Perl Text Manipulation


 
Thread Tools Search this Thread
Top Forums Shell Programming and Scripting Perl Text Manipulation
# 1  
Old 03-17-2010
Perl Text Manipulation

I'm in need of help for a project that I'm working on. I believe Perl would be the best way of handling the string manipulation, however, I've barely used perl, and I'm used to BASH scripting. Another note is, this project is in a Windows environment, so I can use Perl, but I do not have shell based utilities available to me, unfortunately.

I have a batch job run that runs tiffinfo on several tiff images, and I get the following output:

Code:
TYPE:
filename.tif:
TIFF Directory at offset 0x10eb4
  Image Width: 1728 
  Image Length: 2376
  Resolution: 200, 200 pixels/inch
  Bits/Sample: 1
  Compression Scheme: CCITT Group 4
  Photometric Interpretation: min-is-white
  FillOrder: lsb-to-msb
  Document Name: "Standard Input"
  Image Description: "converted PBM file"
  Orientation: row 0 top, col 0 lhs
  Samples/Pixel: 1
  Rows/Strip: 2376
  Planar Configuration: single image plane

This is just for one tiff image. If I had 4 tiff images, for example, my output would be the following:

Code:
TYPE:
filename.tif:
TIFF Directory at offset 0x10eb4
  Image Width: 1728 
  Image Length: 2376
  Resolution: 200, 200 pixels/inch
  Bits/Sample: 1
  Compression Scheme: CCITT Group 4
  Photometric Interpretation: min-is-white
  FillOrder: lsb-to-msb
  Document Name: "Standard Input"
  Image Description: "converted PBM file"
  Orientation: row 0 top, col 0 lhs
  Samples/Pixel: 1
  Rows/Strip: 2376
  Planar Configuration: single image plane
TYPE:
filename2.tif:
TIFF Directory at offset 0x4aac
  Image Width: 1728 
  Image Length: 2376
  Resolution: 200, 200 pixels/inch
  Bits/Sample: 1
  Compression Scheme: CCITT Group 4
  Photometric Interpretation: min-is-white
  FillOrder: lsb-to-msb
  Document Name: "Standard Input"
  Image Description: "converted PBM file"
  Orientation: row 0 top, col 0 lhs
  Samples/Pixel: 1
  Rows/Strip: 2376
  Planar Configuration: single image plane
TYPE:
filename3.tif:
TIFF Directory at offset 0x8
  Subfile Type: (0 = 0x0)
  Image Width: 124 
  Image Length: 124
  Resolution: 31, 31 pixels/inch
  Bits/Sample: 8
  Compression Scheme: None
  Photometric Interpretation: RGB color
  Software: "¼"
  Samples/Pixel: 3
  Rows/Strip: 55
  Planar Configuration: single image plane
TYPE:
filename4.tif:
TIFF Directory at offset 0x8
  Subfile Type: (0 = 0x0)
  Image Width: 1419 
  Image Length: 1001
  Resolution: 300, 300 pixels/inch
  Bits/Sample: 8
  Compression Scheme: LZW
  Photometric Interpretation: RGB color
  Samples/Pixel: 3
  Rows/Strip: 1
  Planar Configuration: single image plane
  Photoshop Data: <present>, 410 bytes
  Predictor: horizontal differencing 2 (0x2)

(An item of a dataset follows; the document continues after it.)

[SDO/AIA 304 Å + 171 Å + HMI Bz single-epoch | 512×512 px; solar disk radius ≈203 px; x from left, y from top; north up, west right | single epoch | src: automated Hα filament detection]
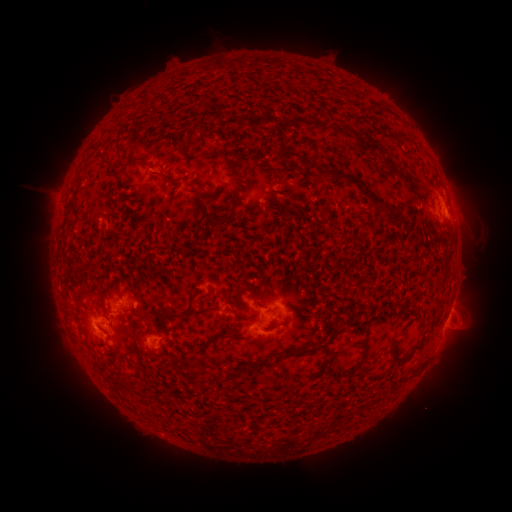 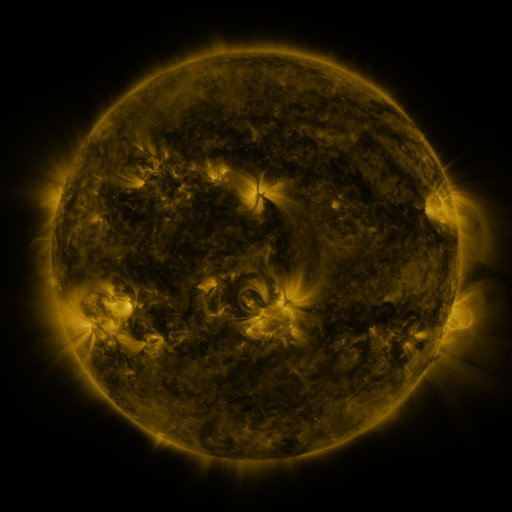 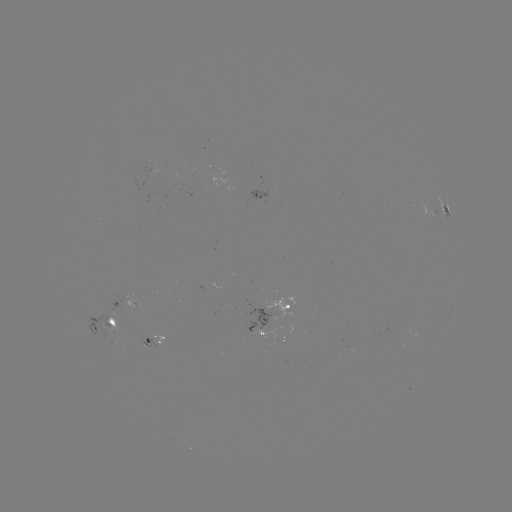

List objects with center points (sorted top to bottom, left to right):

What I'm wanting is, for some perl code to be written to manipulate each "block" of text a certain way. I guess we could call a "block" each section between each TYPE: section. Here's how I'm needing each block formatted:

The value of Compression Scheme:, Resolution:, Photometric Interpretation:, Image Width:, Image Length: all need to be separated by colons, right after the filename (after TYPE:). For example the final output (if you were only manipulating 1 block) would be:

Code:
TYPE:
filename.tif:CCITT Group 4:200, 200 pixels/inch:min-is-white:1728:2376:
TIFF Directory at offset 0x10eb4
  Bits/Sample: 1
  FillOrder: lsb-to-msb
  Document Name: "Standard Input"
  Image Description: "converted PBM file"
  Orientation: row 0 top, col 0 lhs
  Samples/Pixel: 1
  Rows/Strip: 2376
  Planar Configuration: single image plane

If there are any Perl gurus out there, I'm looking to discuss how to get this completed. Please let me know and any help is appriciated.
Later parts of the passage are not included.